What is required: The post below on the Class Action Fairness Act ruling names the Illinois counties where plaintiffs filed their lawsuits against Abbott Laboratories. List them.

START Selected passage

Categorized | Civil Justice Update

Class Action Fairness? Be Careful What You Ask For

The 7th circuit court of appeals issued a decision of caution to plaintiffs in mass tort cases around the country seeking consolidated proceedings in state court. Any time a request is made to consolidate cases in state court Plaintiff’s counsel better make clear it is not seeking consolidation for trial where more than 100 cases are involved or run the risk that all the cases will be removed to federal court under the Class Action Fairness Act. 
Excerpts from the opinion appear below.


TINDER, Circuit Judge.

[1] The parties petition us to resolve two conflicting district court decisions and decide whether a motion to consolidate and transfer related state court cases to one circuit court through trial constitutes a proposal to try the cases jointly, thus triggering the “mass action” provision of the Class Action Fairness Act (“CAFA”), 28 U.S.C. § 1332(d)(11)(B)(i). We grant the petitions for review in order to resolve the differing approaches by the two district courts, and because the petitions present a novel issue, see Koral v. Boeing Co., 628 F.3d 945, 946 (7th Cir.2011), where a decision will be helpful to future litigants. We hold that plaintiffs’ motion to consolidate did propose a joint trial, and thus removal was proper.

Between August 2010 and November 2011 several hundred plaintiffs filed ten lawsuits in Illinois state court against Abbott Laboratories for personal injuries they allege were caused by Depakote, a prescription medication Abbott developed and markets.1 Plaintiffs filed their lawsuits in St. Clair County, Madison County, and Cook County. In December 2011 plaintiffs moved the Supreme Court of Illinois to consolidate and transfer their cases *571 to St. Clair County, pursuant to Illinois Supreme Court Rule 384. Abbott opposed the motion, and as of this date, the Supreme Court has not ruled. Rule 384(a) says:

Motion to Consolidate—Transfer. When civil actions involving one or more common questions of fact or law are pending in different judicial circuits, and the supreme court determines that consolidation would serve the convenience of the parties and witnesses and would promote the just and efficient conduct of such actions, the supreme court may, on its own motion or on the motion of any party filed with the supreme court, transfer all such actions to one judicial circuit for consolidated pretrial, trial, or post-trial proceedings.

END Selected passage
START Information

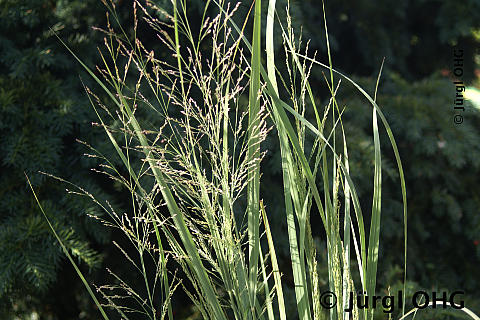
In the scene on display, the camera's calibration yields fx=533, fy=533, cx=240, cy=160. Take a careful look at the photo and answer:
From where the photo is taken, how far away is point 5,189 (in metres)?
1.57

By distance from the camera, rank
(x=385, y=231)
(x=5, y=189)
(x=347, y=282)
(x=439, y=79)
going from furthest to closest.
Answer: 1. (x=439, y=79)
2. (x=385, y=231)
3. (x=5, y=189)
4. (x=347, y=282)

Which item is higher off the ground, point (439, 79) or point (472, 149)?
point (439, 79)

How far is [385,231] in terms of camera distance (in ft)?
6.82

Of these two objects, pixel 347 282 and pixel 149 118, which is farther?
pixel 149 118

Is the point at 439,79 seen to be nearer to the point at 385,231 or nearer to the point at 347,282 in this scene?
the point at 385,231

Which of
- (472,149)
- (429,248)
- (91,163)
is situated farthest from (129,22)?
(429,248)

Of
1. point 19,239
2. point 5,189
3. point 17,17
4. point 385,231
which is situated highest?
point 17,17

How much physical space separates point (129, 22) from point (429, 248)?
5.30 ft

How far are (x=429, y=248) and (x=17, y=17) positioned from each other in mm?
1914

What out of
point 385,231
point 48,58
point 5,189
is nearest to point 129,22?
point 48,58

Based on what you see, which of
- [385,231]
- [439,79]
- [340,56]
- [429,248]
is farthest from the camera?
[340,56]

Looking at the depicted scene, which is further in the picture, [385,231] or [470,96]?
[470,96]

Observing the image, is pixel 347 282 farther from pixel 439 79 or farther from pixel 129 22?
pixel 439 79

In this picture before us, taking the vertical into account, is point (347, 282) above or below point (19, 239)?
above
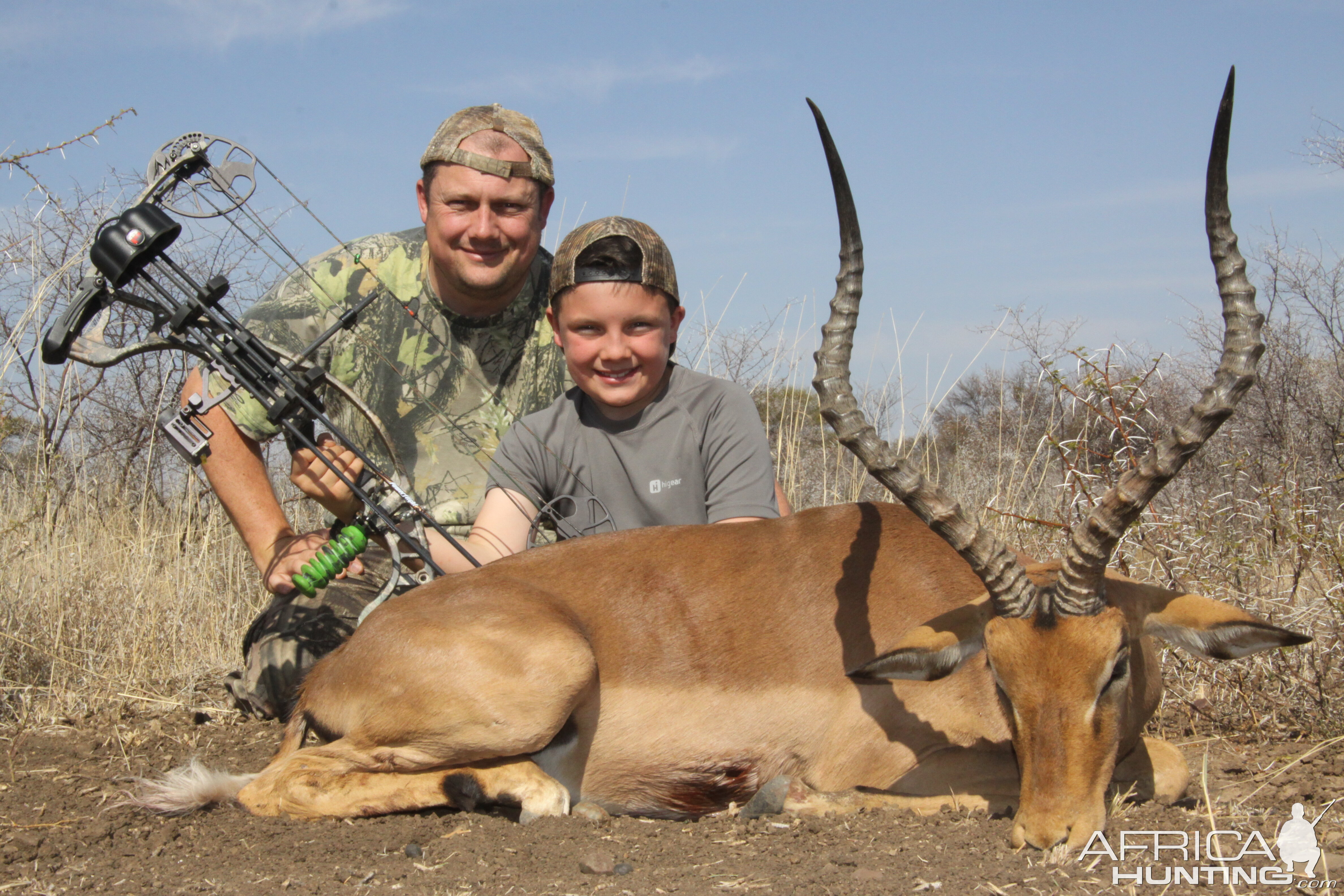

END Information

Answer to the problem: St. Clair County, Madison County, Cook County